Se Morsi non verrà eletto, i Fratelli Musulmani faranno «una nuova rivoluzione»
L’ufficialità arriverà solo giovedì ma i dubbi sono pochi: Mohamed Morsi (a destra nella foto), candidato dei Fratelli Musulmani, ha vinto le elezioni superando Ahmed Shafiq (sinistra), uomo dei militari e ultimo primo ministro dell’era Mubarak. Il primo avrebbe preso un milione in più di voti, raggiungendo una percentuale del 52 per cento, contro il 48 dell’ex primo ministro. I Fratelli Musulmani hanno esultato per la vittoria già lunedì mattina, ma Shafiq ha annunciato che i dati diffusi sono falsi e che ci saranno «sorprese». Lo spoglio non è ancora stato completato in 13 governatorati su 27, l’unica cosa certa è il voto estero che ha visto trionfare nettamente Morsi rispetto a Shafiq.
Se da una parte sembra che Morsi sarà il primo presidente egiziano eletto democraticamente, dall’altra i Fratelli Musulmani hanno poco da esultare. I militari, attraverso la Corte costituzionale suprema, sono riusciti a sciogliere l’Assemblea costituzionale e il Parlamento, ampiamente dominati dalle forze islamiste, due giorni prima del voto per il ballottaggio presidenziale. Non solo: la dichiarazione costituzionale è stata emendata dal Consiglio supremo delle forze armate, che ha dichiarato che manterrà potere legislativo ed esecutivo fino a quando non verrà eletto un nuovo Parlamento.
Secondo gli emendamenti promulgati ieri, non ci saranno elezioni parlamentari prima di quattro mesi anche se i militari hanno confermato che entro un mese lasceranno il potere a un governo civile. Il problema, come fanno notare in molti, è che per ora in Egitto non c’è nessun reale governo civile e che i militari avevano anche promesso di abbandonare il potere dopo le elezioni presidenziali. È accaduto invece l’esatto contrario e i Fratelli Musulmani sono sul piede di guerra. «Se ci saranno brogli» dichiara Hassan Abdel-Fattah a tempi.it «scateneremo una rivoluzione di gran lunga peggiore di quella che ha portato alle dimissioni di Mubarak. Anche se noi non ce lo auguriamo».

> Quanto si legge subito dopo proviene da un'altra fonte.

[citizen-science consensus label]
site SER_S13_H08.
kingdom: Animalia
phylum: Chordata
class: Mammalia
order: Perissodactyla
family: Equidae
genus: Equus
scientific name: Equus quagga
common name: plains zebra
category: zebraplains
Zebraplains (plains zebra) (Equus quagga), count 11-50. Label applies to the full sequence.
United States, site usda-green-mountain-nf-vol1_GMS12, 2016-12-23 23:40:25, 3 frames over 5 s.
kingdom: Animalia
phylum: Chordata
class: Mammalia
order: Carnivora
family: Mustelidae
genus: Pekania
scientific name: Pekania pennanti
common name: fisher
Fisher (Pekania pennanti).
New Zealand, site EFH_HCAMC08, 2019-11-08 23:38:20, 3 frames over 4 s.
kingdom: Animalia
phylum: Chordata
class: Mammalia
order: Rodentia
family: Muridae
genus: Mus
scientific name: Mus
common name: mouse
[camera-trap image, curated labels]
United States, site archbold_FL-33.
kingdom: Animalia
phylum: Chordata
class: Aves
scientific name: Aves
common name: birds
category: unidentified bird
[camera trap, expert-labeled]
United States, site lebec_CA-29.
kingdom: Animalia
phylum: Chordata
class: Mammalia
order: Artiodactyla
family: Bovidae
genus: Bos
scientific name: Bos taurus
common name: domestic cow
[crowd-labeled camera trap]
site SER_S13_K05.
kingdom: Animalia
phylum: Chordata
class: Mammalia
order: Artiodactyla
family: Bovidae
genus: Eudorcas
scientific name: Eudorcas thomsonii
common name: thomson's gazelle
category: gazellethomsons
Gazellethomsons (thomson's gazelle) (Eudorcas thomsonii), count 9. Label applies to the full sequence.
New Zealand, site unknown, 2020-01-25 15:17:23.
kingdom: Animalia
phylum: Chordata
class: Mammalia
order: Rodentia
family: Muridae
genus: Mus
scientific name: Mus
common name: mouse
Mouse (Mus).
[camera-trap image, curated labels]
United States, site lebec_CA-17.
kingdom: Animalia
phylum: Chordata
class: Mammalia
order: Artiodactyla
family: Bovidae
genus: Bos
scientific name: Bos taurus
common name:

Se Morsi sarà il nuovo presidente dell’Egitto, dunque, dovrà scendere a forti compromessi con i militari che, al di là delle dichiarazioni di facciata, continuano a mantenere un potere che supera di gran lunga quello del presidente. Il quale si ritroverà a “governare” su un paese senza Parlamento, senza organo costituente e senza Costituzione. Tutto questo, mentre l’Egitto attraversa una gravissima crisi economica. La delusione di chi ha fatto la “Primavera araba” è più che comprensibile.